Methods Of Describing Antigen Expression

Antigen expression can be characterized according to antigen density, which is described by terms such as bright versus dim staining of antibodies or low versus high antigen expression. These descriptions relate to the intensity with which a fluorescence-conjugated antibody stains a given cell. Fluorescence intensity can be helpful diagnostically when the same antigen is expressed on contaminating normal and leukemic cells with differential density and gating procedures are inefficient in selecting the leukemic cell population. For instance, CD45 fluorescence intensity of staining is characteristically low on myeloid precursor cells, lower than on normal lymphocytes or more mature myeloid cells, which allows their separation in a flow differential.83 Alternatively, fluorescence intensity may vary among various leukemia subtypes. For instance, staining with antibody to the uncommitted cell marker, terminal transferase (TdT), in leukemic myeloblasts is significantly weaker than TdT staining in leukemic lymphoblasts.84 Furthermore, abnormally high or low expression of an antigen by a leukemic cell when compared with its normal counterpart can provide a leukemia-specific immunologic fingerprint exploitable for the monitoring of minimal residual disease.85 If fluorescence intensity is the interpretation of choice, antibody reactivity will be interpreted as negative, dimly positive, moderately positive, brightly positive, or indeterminate.

Particularly for multicenter studies that require comparison of fluorescence intensity data from several laboratories, the use of microbead calibration standards, which provide a reliable quantitative assessment of antigen density, is currently recom mended. Flow cytometry data are expressed in the form of molecular equivalents of soluble fluorochrome (MESF), which are calculated from the peak fluorescence of cells with given antibodies relative to that of a set of four or five microbead standards with different titers of MESF units.86

Other clinical laboratories describe the percentages of blast cells positive for the various antigens, which are calculated from the proportion of cells that stain with a given antibody with greater intensity than the brightest cells of the negative control or of nonstaining cells present in the cell population. To date, it has been accepted strategy to define antigen positivity of a leukemia population based on arbitrary cutoff levels for antibody staining cells, which range from 1 to 50 percent. Within a given study, the same cutoff level applies to all antigens tested. Recently, a biologically and clinically more meaningful approach has been recommended, which involves the retrospective determination of cutoff points defining the level of antibody staining blast cells that distinguishes between responding and nonresponding patients. Such response-driven cutoff points can then be tested for their validity in a prospective fashion.40,80,87,88

Thus, for both methods of antibody binding analysis, strategies to interpret the findings, that is, to define the level of brightness of staining or the cutoff level of percentage of staining cells that defines positivity, are variable and open to ongoing discussion. Either method has apparent flaws, which can affect the results of statistical analyses and the overall usefulness of immunophenotyping for the biologic characterization of leukemia subsets.

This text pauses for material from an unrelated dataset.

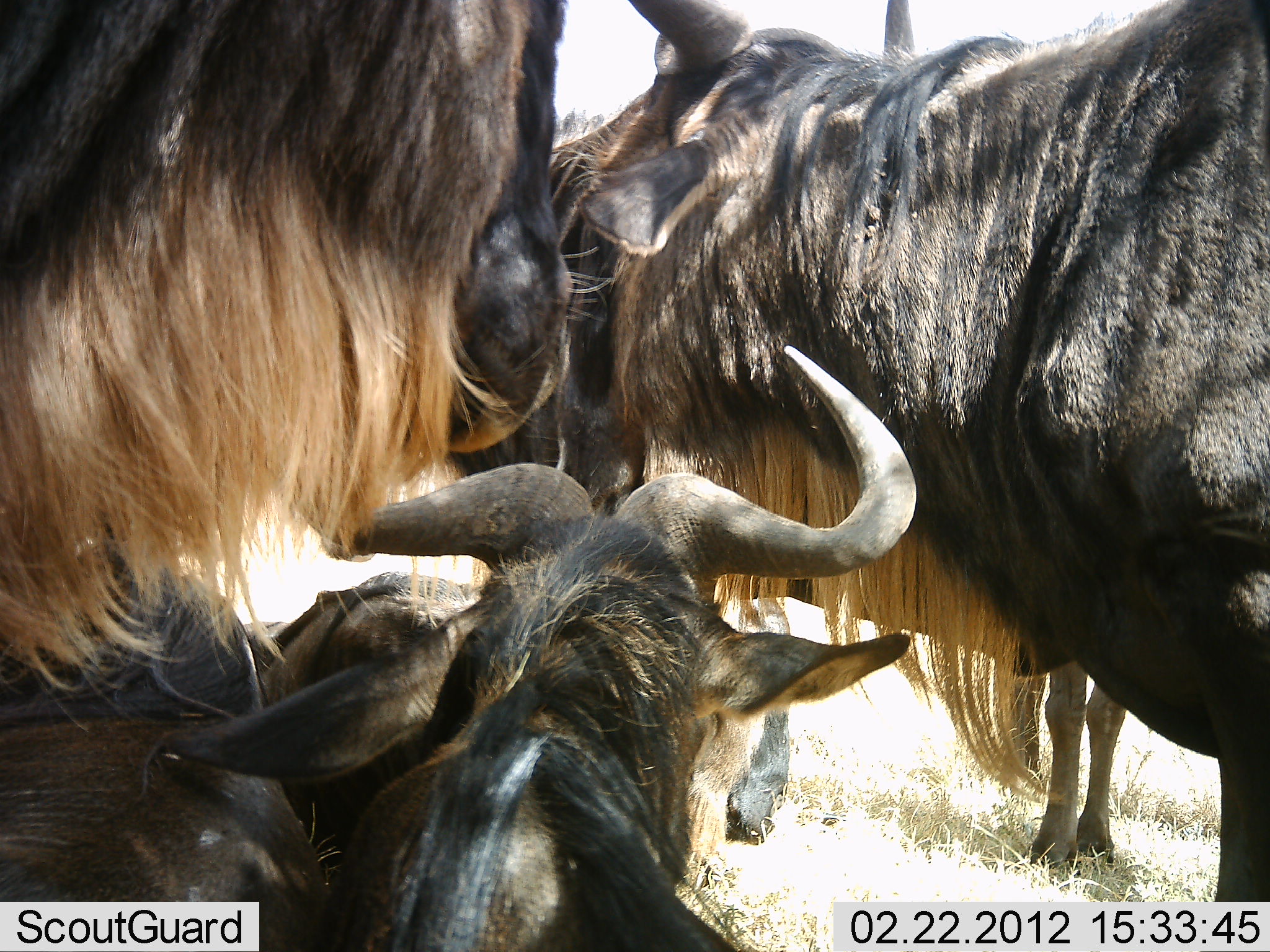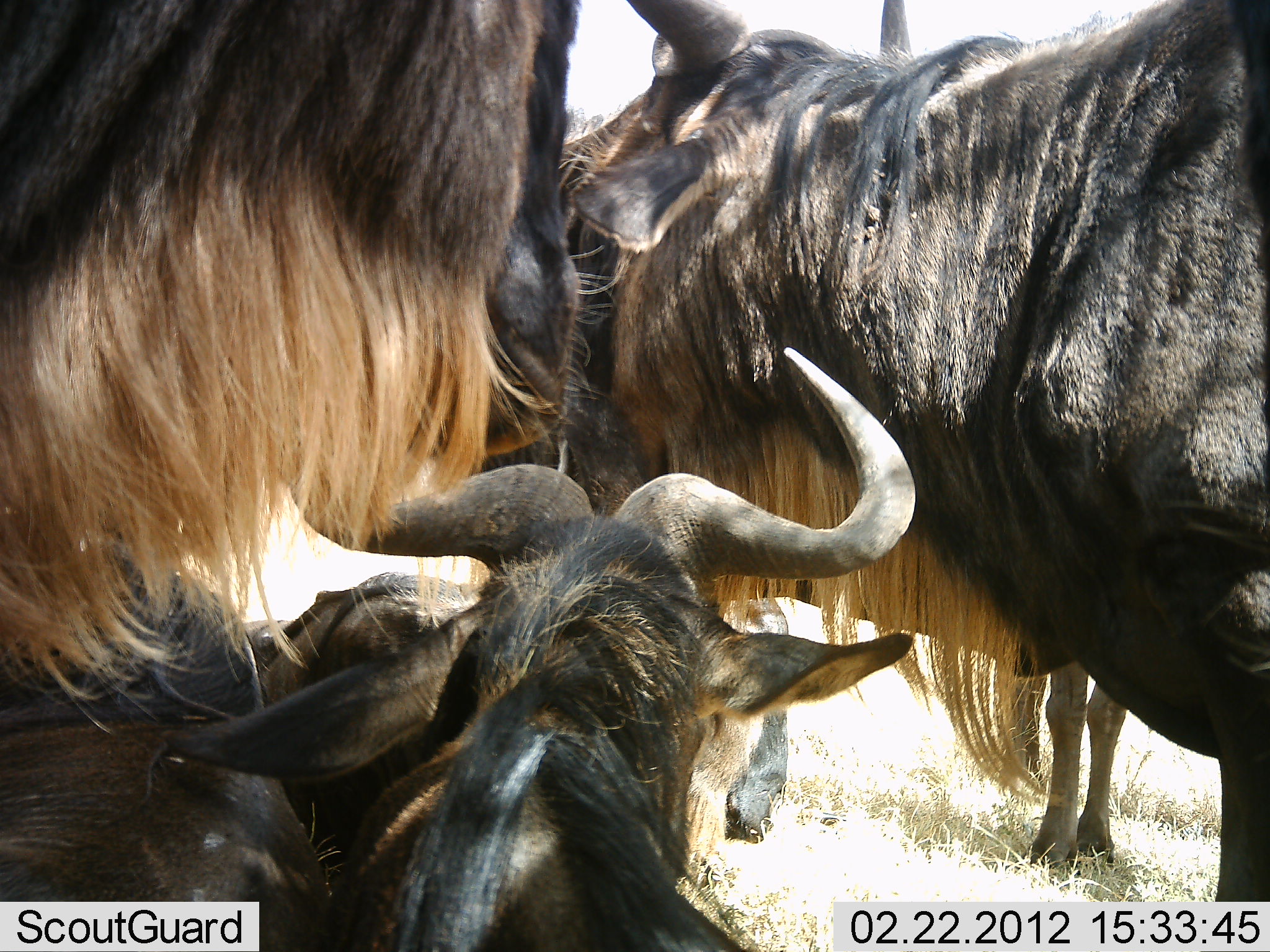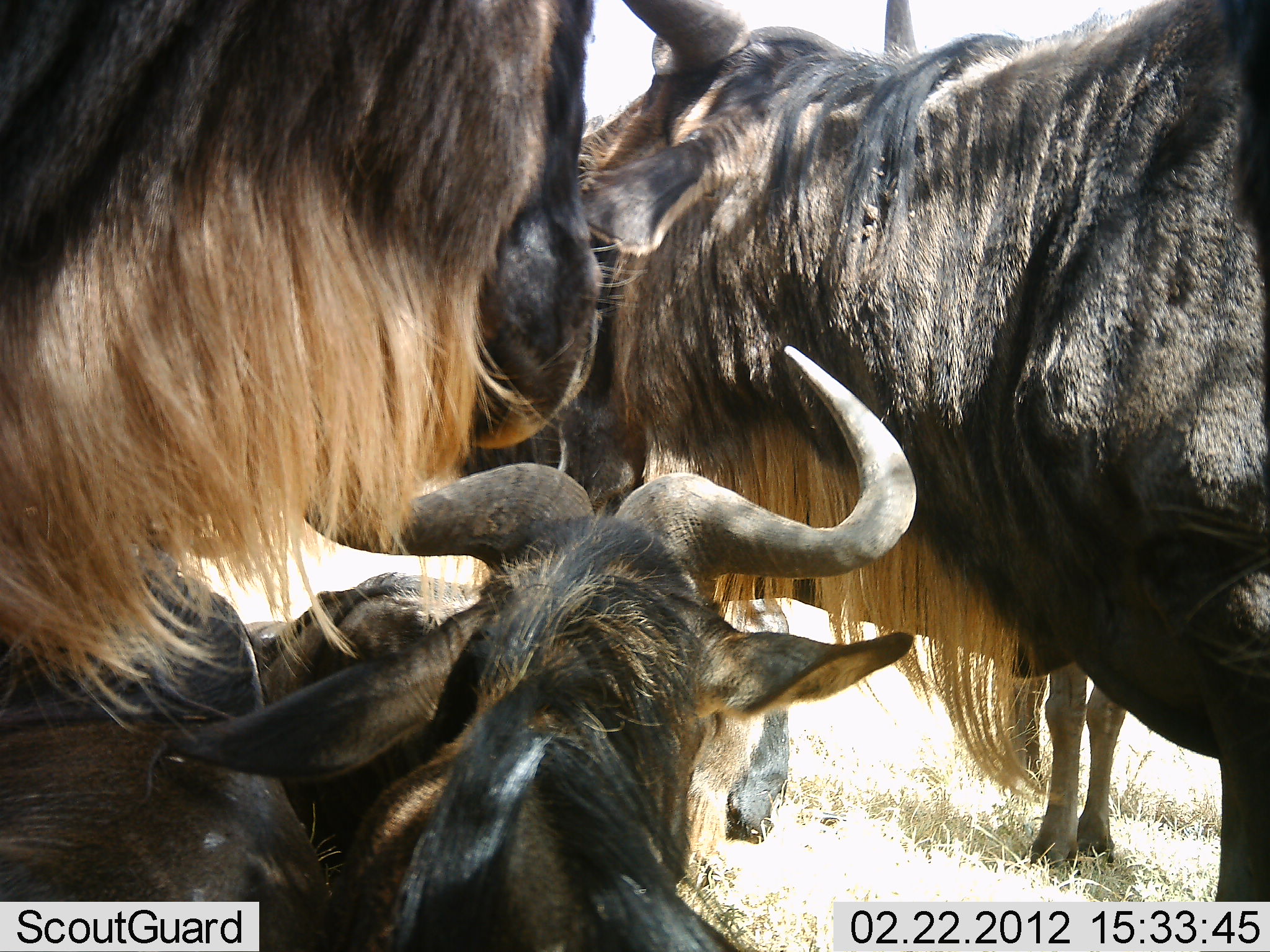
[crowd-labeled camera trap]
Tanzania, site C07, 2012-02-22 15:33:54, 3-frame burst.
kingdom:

Whatever the method of data interpretation, it is absolutely essential that antibody binding be reported exclusively for the leukemic cell population, with exclusion of contaminating normal cells.89 The physician faced with interpreting an immunophenotype should pay particular attention to any indication that the data refer to either total white cells, total mononuclear cells, or blast cells. Provided that the abnormal cell population was identified and antigen characteristics of that gated population are exclusively reported, the choice between using qualitative (positive or negative based on fluorescence intensity) or quantitative descriptors of antibody binding (percentage of staining cells) becomes less significant. Gating on blast cells can be accomplished by clustering cell components based on CD45 fluorescence intensity combined with scatter characteristics, provided the leukemic blasts express CD45 (a considerable fraction of ALL are partially or completely CD45 negative). Alternatively, blasts cells are selected from a heterogeneous population of normal and abnormal cells with the help of an antibody that recognizes an antigen expressed by the leukemic cells in multicolor flow cytometry.89 Care must be taken to use an antibody that will distinguish between normal and abnormal cells of the same lineage. For instance, in the case of a T-cell ALL, CD7 would equally recognize both contaminating normal lymphocytes and the blast cells. Figure 15-2 demonstrates that both methods yield equivalent results, although occasionally gating based on a leukemic cell-associated antigen produces a clearer representation of the blast cell population. We recommend pretesting leukemic specimens with limited antibody panels to determine the ideal antibody for the separation of blast cells (e.g., CD34, CD117, HLA-DR), which will subsequently be added to every antibody tube in the full testing panel (Paietta E, unpublished).